### Objective
Please repeat the rows word for word, from the line containing "Within the list" through the last of the rows.

### Material to process
++++

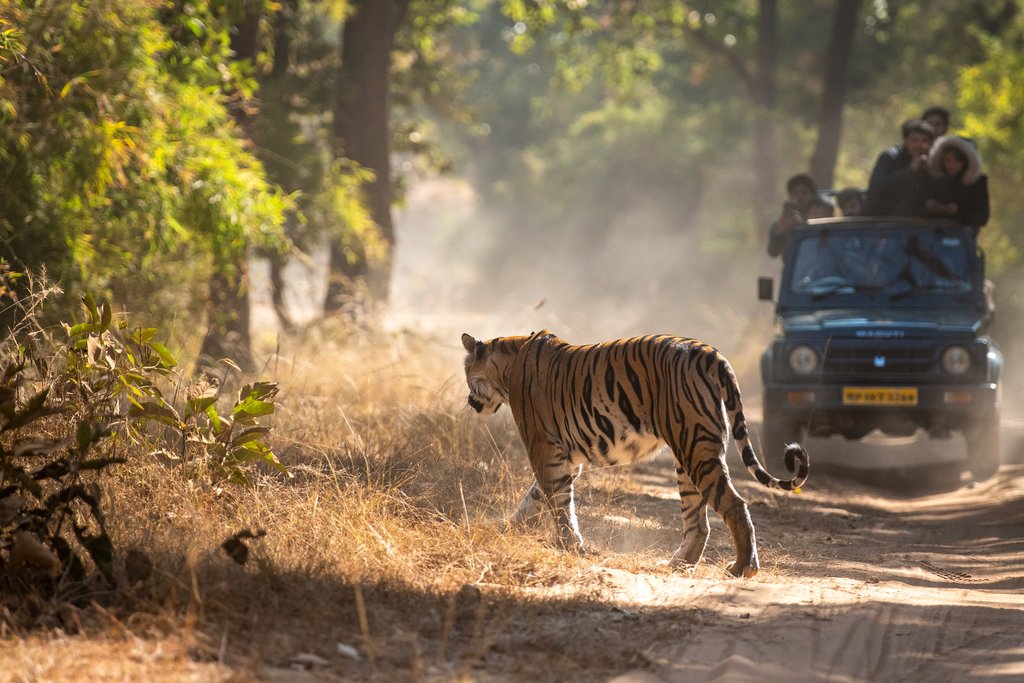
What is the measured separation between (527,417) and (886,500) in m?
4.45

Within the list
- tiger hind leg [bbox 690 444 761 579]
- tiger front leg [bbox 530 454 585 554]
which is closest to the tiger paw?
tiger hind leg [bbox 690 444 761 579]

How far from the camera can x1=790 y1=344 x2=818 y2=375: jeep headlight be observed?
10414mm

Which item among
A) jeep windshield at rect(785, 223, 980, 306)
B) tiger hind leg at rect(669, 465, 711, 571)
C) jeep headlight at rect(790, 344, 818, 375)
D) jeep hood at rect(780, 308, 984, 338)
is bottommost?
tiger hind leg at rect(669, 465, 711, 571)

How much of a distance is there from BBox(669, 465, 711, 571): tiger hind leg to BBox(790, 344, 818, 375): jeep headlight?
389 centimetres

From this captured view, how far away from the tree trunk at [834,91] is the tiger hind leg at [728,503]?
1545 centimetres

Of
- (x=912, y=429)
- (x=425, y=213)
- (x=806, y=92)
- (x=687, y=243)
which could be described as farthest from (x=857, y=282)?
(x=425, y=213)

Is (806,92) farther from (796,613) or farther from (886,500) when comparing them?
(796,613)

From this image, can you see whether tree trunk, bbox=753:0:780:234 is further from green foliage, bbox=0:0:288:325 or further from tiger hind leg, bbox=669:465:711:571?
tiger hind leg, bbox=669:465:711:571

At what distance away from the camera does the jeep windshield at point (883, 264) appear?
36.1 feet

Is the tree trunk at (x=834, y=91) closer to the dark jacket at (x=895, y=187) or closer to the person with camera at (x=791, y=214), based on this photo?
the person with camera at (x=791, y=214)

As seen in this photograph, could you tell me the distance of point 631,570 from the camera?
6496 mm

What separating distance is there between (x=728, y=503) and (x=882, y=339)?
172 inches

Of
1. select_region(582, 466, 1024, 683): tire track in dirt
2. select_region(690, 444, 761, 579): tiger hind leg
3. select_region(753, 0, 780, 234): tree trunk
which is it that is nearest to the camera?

++++

### Task output
Within the list
- tiger hind leg [bbox 690 444 761 579]
- tiger front leg [bbox 530 454 585 554]
which is closest to the tiger paw?
tiger hind leg [bbox 690 444 761 579]

How far from the camera can x1=790 y1=344 x2=818 y2=375: jeep headlight be observed?
10414mm

Which item among
A) jeep windshield at rect(785, 223, 980, 306)
B) tiger hind leg at rect(669, 465, 711, 571)
C) jeep headlight at rect(790, 344, 818, 375)
D) jeep hood at rect(780, 308, 984, 338)
is bottommost?
tiger hind leg at rect(669, 465, 711, 571)

How much of a distance is there from BBox(669, 465, 711, 571): tiger hind leg to BBox(790, 344, 818, 375): jeep headlight?
389 centimetres

From this captured view, how far away from the tree trunk at [834,91] is the tiger hind leg at [728,503]?
1545 centimetres

Of
- (x=912, y=429)
- (x=425, y=213)
- (x=806, y=92)
- (x=687, y=243)
which could be described as farthest from (x=857, y=282)?
(x=425, y=213)

Is (806,92) farther from (796,613) or farther from (886,500) when comparing them?
(796,613)

From this image, can you see whether tree trunk, bbox=753:0:780:234 is further from green foliage, bbox=0:0:288:325 or further from tiger hind leg, bbox=669:465:711:571?
tiger hind leg, bbox=669:465:711:571

At what distance away from the camera does the jeep windshield at point (883, 264) appear?
36.1 feet

Is the tree trunk at (x=834, y=91) closer to the dark jacket at (x=895, y=187) or closer to the person with camera at (x=791, y=214), based on this photo?
the person with camera at (x=791, y=214)

As seen in this photograph, could you tell me the distance of point 631,570 from the camera?
6496 mm

What separating distance is there between (x=728, y=503) and (x=882, y=339)?
172 inches

Of
1. select_region(582, 466, 1024, 683): tire track in dirt
2. select_region(690, 444, 761, 579): tiger hind leg
3. select_region(753, 0, 780, 234): tree trunk
which is it that is nearest to the camera?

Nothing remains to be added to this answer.